◆ EXCERPT PROVIDED
How to debug Kapacitor Alert?

kapacitor
#1

I created an alert through the web interface(Chronograf). The graph shows the intersection. But the alert does not work. How to debug?

Kapacitor 1.4.0 (git: HEAD fcce3ee9e6abcee5595fd61066bfc904edb1e113)

/ # kapacitor list tasks
ID Type Status Executing Databases and Retention Policies
chronograf-v1-708c588f-bf3b-4768-8577-d89ca31d3c1b stream enabled true [“telegraf”.“autogen”]
chronograf-v1-ad53ea27-4a65-4405-b37b-75e587f1ede0 stream enabled true [“telegraf”.“autogen”]
/ # kapacitor show chronograf-v1-708c588f-bf3b-4768-8577-d89ca31d3c1b
ID: chronograf-v1-708c588f-bf3b-4768-8577-d89ca31d3c1b
Error:
Template:
Type: stream
Status: enabled
Executing: true
Created: 22 Feb 18 14:04 UTC
Modified: 26 Feb 18 10:40 UTC
LastEnabled: 26 Feb 18 10:40 UTC
Databases Retention Policies: [“telegraf”.“autogen”]
TICKscript:
var db = ‘telegraf’

var rp = ‘autogen’

var measurement = ‘mem’

var groupBy = []

var whereFilter = lambda: (“host” == ‘AutomatedTests’)

var name = ‘test’

var idVar = name + ‘:{{.Group}}’

var message = ’ {{.ID}} {{.Name}} {{.TaskName}} {{.Group}} {{.Tags}} {{.Level}} {{ index .Fields “value” }} {{.Time}}’

var idTag = ‘alertID’

var levelTag = ‘level’

var messageField = ‘message’

var durationField = ‘duration’

var outputDB = ‘chronograf’

var outputRP = ‘autogen’

var outputMeasurement = ‘alerts’

var triggerType = ‘threshold’

var crit = 15000000000

var data = stream
|from()
.database(db)
.retentionPolicy(rp)
.measurement(measurement)
.groupBy(groupBy)
.where(whereFilter)
|eval(lambda: “used”)
.as(‘value’)

var trigger = data
|alert()
.crit(lambda: “value” > crit)
.stateChangesOnly()
.message(message)
.id(idVar)
.idTag(idTag)
.levelTag(levelTag)
.messageField(messageField)
.durationField(durationField)
.telegram()
.chatId(‘216013926’)
.parseMode(‘mem > 15’)

trigger
|eval(lambda: float(“value”))
.as(‘value’)
.keep()
|influxDBOut()
.create()
.database(outputDB)
.retentionPolicy(outputRP)
.measurement(outputMeasurement)
.tag(‘alertName’, name)
.tag(‘triggerType’, triggerType)

trigger
|httpOut(‘output’)

DOT:
digraph chronograf-v1-708c588f-bf3b-4768-8577-d89ca31d3c1b {
graph [throughput=“0.00 points/s”];

stream0 [avg_exec_time_ns=“0s” errors=“0” working_cardinality=“0” ];
stream0 -> from1 [processed=“0”];

from1 [avg_exec_time_ns=“0s” errors=“0” working_cardinality=“0” ];
from1 -> eval2 [processed=“0”];

eval2 [avg_exec_time_ns=“0s” errors=“0” working_cardinality=“0” ];
eval2 -> alert3 [processed=“0”];

alert3 [alerts_triggered=“0” avg_exec_time_ns=“0s” crits_triggered=“0” errors=“0” infos_triggered=“0” oks_triggered=“0” warns_triggered=“0” working_cardinality=“0” ];
alert3 -> http_out6 [processed=“0”];
alert3 -> eval4 [processed=“0”];

http_out6 [avg_exec_time_ns=“0s” errors=“0” working_cardinality=“0” ];

eval4 [avg_exec_time_ns=“0s” errors=“0” working_cardinality=“0” ];
eval4 -> influxdb_out5 [processed=“0”];

influxdb_out5 [avg_exec_time_ns=“0s” errors=“0” points_written=“0” working_cardinality=“0” write_errors=“0” ];
}
/ #

0 Likes

#2

Did you check the telegram config?

◆ RECORDS
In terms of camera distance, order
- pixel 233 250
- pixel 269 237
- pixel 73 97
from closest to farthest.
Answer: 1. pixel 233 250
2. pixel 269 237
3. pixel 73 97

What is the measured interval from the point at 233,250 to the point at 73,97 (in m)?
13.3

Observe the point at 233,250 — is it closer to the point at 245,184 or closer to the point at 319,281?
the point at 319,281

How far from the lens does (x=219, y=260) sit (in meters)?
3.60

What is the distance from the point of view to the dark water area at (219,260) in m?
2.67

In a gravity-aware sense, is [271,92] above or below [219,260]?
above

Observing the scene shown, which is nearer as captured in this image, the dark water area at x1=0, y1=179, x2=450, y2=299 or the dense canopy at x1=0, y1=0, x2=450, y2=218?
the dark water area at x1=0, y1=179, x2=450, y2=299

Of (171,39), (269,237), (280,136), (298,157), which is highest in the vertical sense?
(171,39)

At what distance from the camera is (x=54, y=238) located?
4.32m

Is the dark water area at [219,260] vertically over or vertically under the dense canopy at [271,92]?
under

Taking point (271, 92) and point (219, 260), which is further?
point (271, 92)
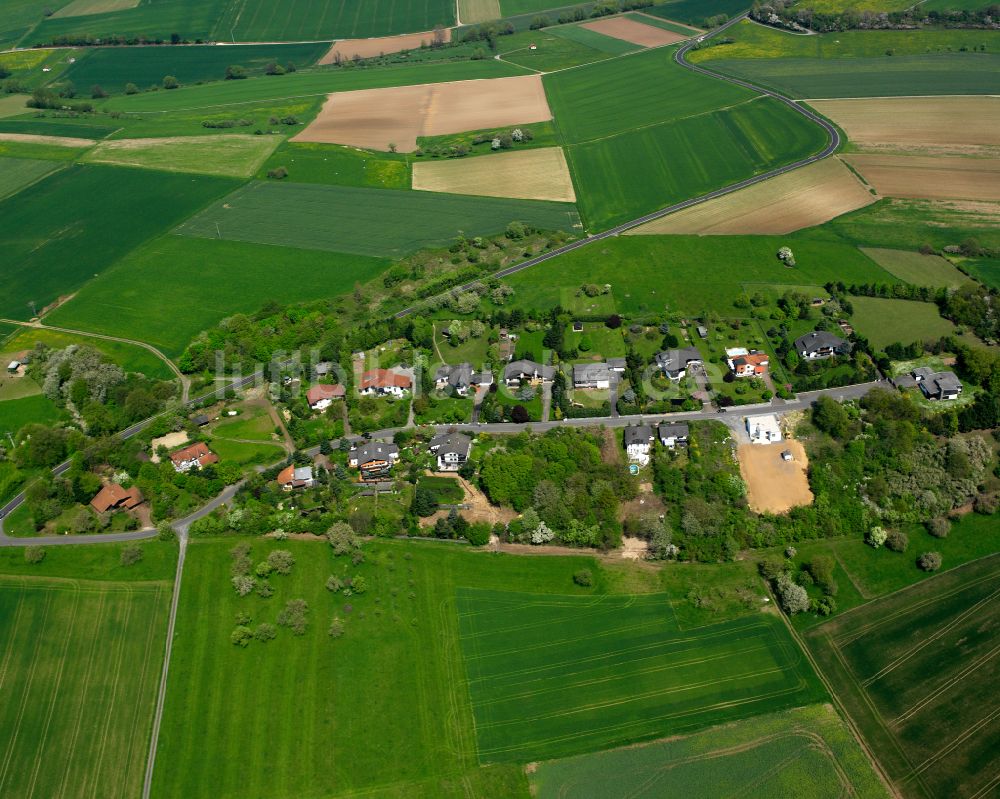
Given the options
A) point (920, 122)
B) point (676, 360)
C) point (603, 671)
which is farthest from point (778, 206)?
point (603, 671)

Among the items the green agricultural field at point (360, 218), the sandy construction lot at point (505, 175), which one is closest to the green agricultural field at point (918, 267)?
the green agricultural field at point (360, 218)

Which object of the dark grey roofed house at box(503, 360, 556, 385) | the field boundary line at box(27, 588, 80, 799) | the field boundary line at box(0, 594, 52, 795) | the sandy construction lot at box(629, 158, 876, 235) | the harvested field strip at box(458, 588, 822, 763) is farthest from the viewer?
the sandy construction lot at box(629, 158, 876, 235)

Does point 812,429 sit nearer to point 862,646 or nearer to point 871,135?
point 862,646

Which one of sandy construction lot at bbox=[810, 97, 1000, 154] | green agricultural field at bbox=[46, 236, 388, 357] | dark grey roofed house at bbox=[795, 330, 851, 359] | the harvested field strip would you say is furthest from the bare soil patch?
sandy construction lot at bbox=[810, 97, 1000, 154]

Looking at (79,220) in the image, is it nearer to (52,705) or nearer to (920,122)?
(52,705)

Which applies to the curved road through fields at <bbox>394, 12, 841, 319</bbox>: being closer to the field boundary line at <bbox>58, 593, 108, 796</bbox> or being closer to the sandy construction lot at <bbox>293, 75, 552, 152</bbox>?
the sandy construction lot at <bbox>293, 75, 552, 152</bbox>

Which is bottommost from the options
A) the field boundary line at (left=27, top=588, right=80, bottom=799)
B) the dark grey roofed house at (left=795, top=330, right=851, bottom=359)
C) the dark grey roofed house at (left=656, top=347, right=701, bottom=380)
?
the field boundary line at (left=27, top=588, right=80, bottom=799)
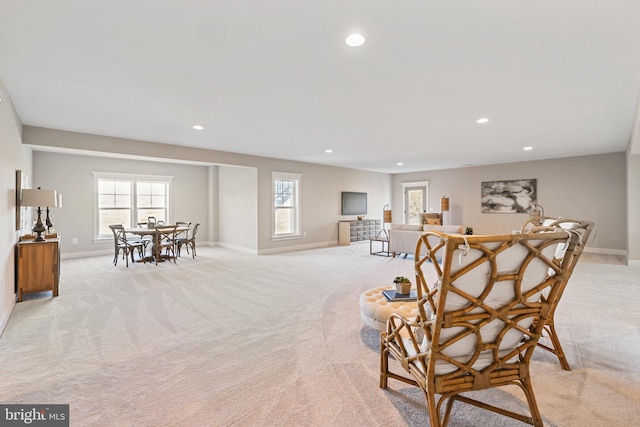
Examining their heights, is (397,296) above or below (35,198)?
below

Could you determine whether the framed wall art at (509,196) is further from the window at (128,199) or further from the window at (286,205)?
the window at (128,199)

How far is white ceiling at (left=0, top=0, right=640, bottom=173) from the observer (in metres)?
2.09

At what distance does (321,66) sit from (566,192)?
8.56m

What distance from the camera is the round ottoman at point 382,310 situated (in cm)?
A: 262

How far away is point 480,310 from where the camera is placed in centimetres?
145

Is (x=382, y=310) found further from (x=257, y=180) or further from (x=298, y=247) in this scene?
(x=298, y=247)

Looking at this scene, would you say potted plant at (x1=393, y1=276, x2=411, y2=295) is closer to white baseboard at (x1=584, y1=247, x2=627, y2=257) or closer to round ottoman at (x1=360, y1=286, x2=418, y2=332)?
round ottoman at (x1=360, y1=286, x2=418, y2=332)

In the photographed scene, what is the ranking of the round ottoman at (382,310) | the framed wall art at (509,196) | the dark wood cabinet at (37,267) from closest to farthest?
the round ottoman at (382,310)
the dark wood cabinet at (37,267)
the framed wall art at (509,196)

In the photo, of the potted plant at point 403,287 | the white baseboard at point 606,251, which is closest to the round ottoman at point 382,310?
the potted plant at point 403,287

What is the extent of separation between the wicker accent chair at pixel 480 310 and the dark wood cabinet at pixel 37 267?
472 cm

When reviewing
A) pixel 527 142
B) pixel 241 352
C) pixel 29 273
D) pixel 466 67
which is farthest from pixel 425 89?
pixel 29 273

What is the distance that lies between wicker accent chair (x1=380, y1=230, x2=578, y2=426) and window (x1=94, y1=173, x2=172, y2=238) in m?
8.33

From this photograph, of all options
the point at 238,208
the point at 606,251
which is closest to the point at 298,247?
the point at 238,208

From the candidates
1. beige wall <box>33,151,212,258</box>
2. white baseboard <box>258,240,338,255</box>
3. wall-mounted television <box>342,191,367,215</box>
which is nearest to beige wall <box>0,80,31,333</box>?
beige wall <box>33,151,212,258</box>
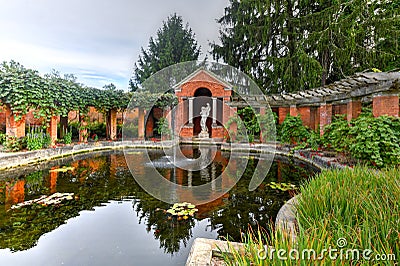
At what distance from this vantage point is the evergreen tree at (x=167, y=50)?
78.3 feet

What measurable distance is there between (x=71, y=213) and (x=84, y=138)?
9.70 m

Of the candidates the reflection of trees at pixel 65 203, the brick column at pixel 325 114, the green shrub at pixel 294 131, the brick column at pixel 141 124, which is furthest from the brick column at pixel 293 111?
the reflection of trees at pixel 65 203

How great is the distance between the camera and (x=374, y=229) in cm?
210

◆ GIVEN TASK 1
What Kapacitor version does the first post in the thread on debugging a Kapacitor alert report?
◆ GIVEN TASK 2
Please continue the thread on debugging a Kapacitor alert from its last post.

◆ TASK OUTPUT 1
Kapacitor 1.4.0.

◆ TASK OUTPUT 2
0 Likes

#3

Config is checked. Is it possible to force an alert?

0 Likes

#4

It seems that you are evaluating no points…Should be data passing through? Can you force to go over the crit value?

0 Likes

#5

Try changing the ‘Group By’ variable to group by host

var groupBy = [‘host’]

Heads up, if you are just starting out with the TICK stack then in order to use any of the tags you have you need to group by them as well. So if you wanted to include the host and information about the instance for example then:

var groupBy = [‘host’,‘instance’]

if you’re in linux you can use

sudo tail -f /path/to/kapacitor/logs | grep “Name of your alert”

You should be able to see an error in there. Does the host ‘AutomatedTests’ exist as a tag in the database?

0 Likes

#6

HI! I have a similar problem - I created an alert through the web interface and it doesn’t work.

var db = 'monitoring'
var rp = 'autogen'
var measurement = 'system'
var groupBy = ['host']
var whereFilter = lambda: ("prod" == 'true')
var period = 10s
var every = 30s
var name = 'System high load'
var idVar = name + '-{{.Group}}'
var message = 'System high load on  {{ index .Tags "host" }}'
var idTag = 'alertID'
var levelTag = 'level'
var messageField = 'message'
var durationField = 'duration'
var outputDB = 'chronograf'
var outputRP = 'autogen'
var outputMeasurement = 'alerts'
var triggerType = 'threshold'
var crit = 4

var data = stream
    |from()
        .database(db)
        .retentionPolicy(rp)
        .measurement(measurement)
        .groupBy(groupBy)
        .where(whereFilter)
    |window()
        .period(period)
        .every(every)
        .align()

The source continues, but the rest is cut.